The world is a big place; the idea that anyone can be expected to map it flawlessly at the level of detail modern mapping solutions provide is a pretty bold idea.  I’ve come across the following three examples, two from Google and one from Apple’s mapping solution, that I’ve experienced in the past month.  I did not seek out these errors they found me.

First and foremost, Google does not know where I live.  Every other mapping solution I’ve used gets it correct or at least identifies the correct road.  Bing, Mapquest, iOS Maps, VZW Navigator, Garmin all stop you at my driveway.  Google will put you about 4 miles away.  I blame the city planners for this a lot more than I do Google, but still others get it right.

Google Map Containing Mapping ErrorsNow for a more detailed example.  I was using Google maps to get an estimate of how long it was going to take me to get somewhere and it told me a number that seemed unreasonable.  I then noticed that it was taking me a really odd route.  The picture on the left shows Google’s proposed route which involves an approximately 10 mile detour.  The core of this problem appears to be that the routing engine believe’s the bridge is one way.  Zooming in on the image, will display bi-directional arrows across the bridge, but for some reason Google will not route you across it.



iOS Map Containing a more Logical Route

Here you can see that iOS has mapped a more logical route directly across the bridge. I will argue this is a pretty glaring error to put someone 10 miles out their way, in this specific example it would nearly double your trip length.
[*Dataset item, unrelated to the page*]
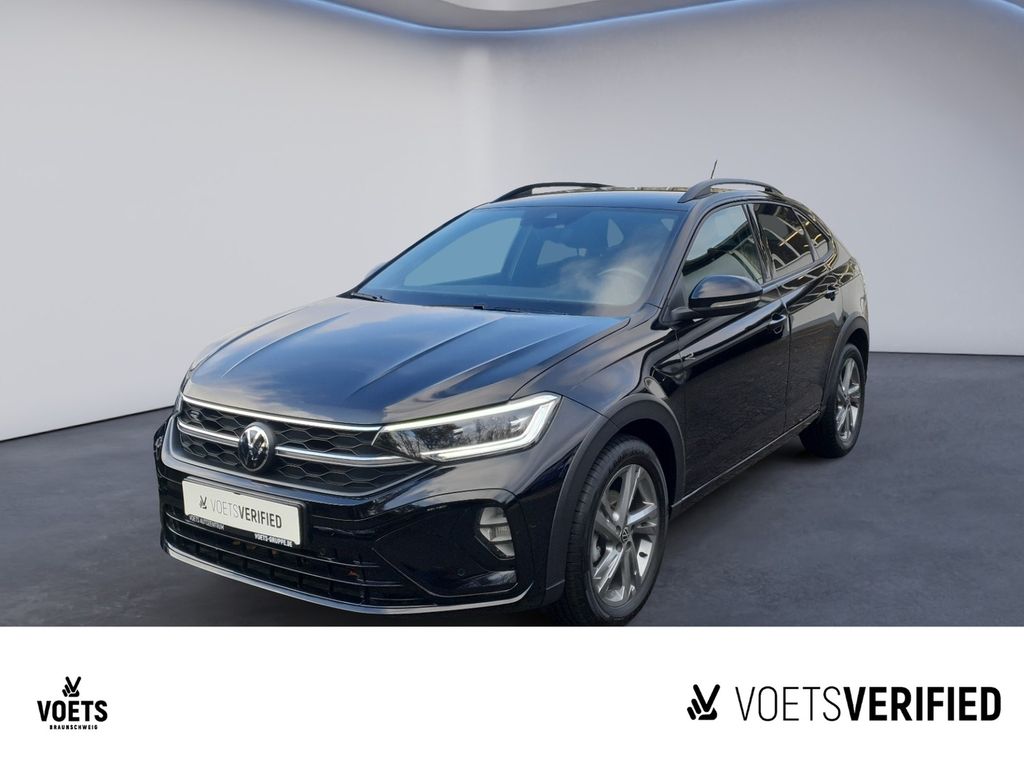 Volkswagen Taigo 2025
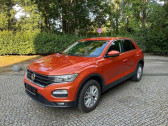 Volkswagen T-Roc occasion année 2020 boite Manuelle Annonce Volkswagen T-Roc occasion Diesel 1.6 TDI 115 BVM à L'Union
 The intersection around this bridge is a mess and is under major construction so the route will be changing and I’m sure Google will eventually figure it out.  But this serves an example where iOS data is superior to Google data.

Apple’s error is a lot less complicated and a lot more dangerous.  They have connected a cul-de-sac to an adjacent road through some trees and a pool in someone’s yard.  In the following screenshots I have dropped a pin and then toggled the view mode of the map between Standard and Hybrid.

iOS Map Containing Mapping Error in Standard View

iOS Map Containing Mapping Error in Hybrid View

 Why would Apple Switch?

 It’s no secret that Apple and Google are in the midst of a rough patch in their relationship.  So is Apple sacrificing the end user experience just to punish Google?  I don’t believe the answer is clear-cut either way.  Clearly the map quality on iOS devices has been reduced so the user experience has clearly been negatively affected in that way.  However the launch of the new mapping application also includes turn-by-turn navigation that users have been wanting and competing Android devices have had for a year or more.  It’s rumored that Apple and Google couldn’t come to terms on Google providing this sought-after feature.

Does the gain of turn-by-turn out-weigh the mapping errors?  I think that largely depends upon how you use your device.  If you use it primarily to find locations prior to driving, Yes your user experience has been sacrificed by the fighting couple.  If you use it to get directions while you’re driving the switch is probably a net gain.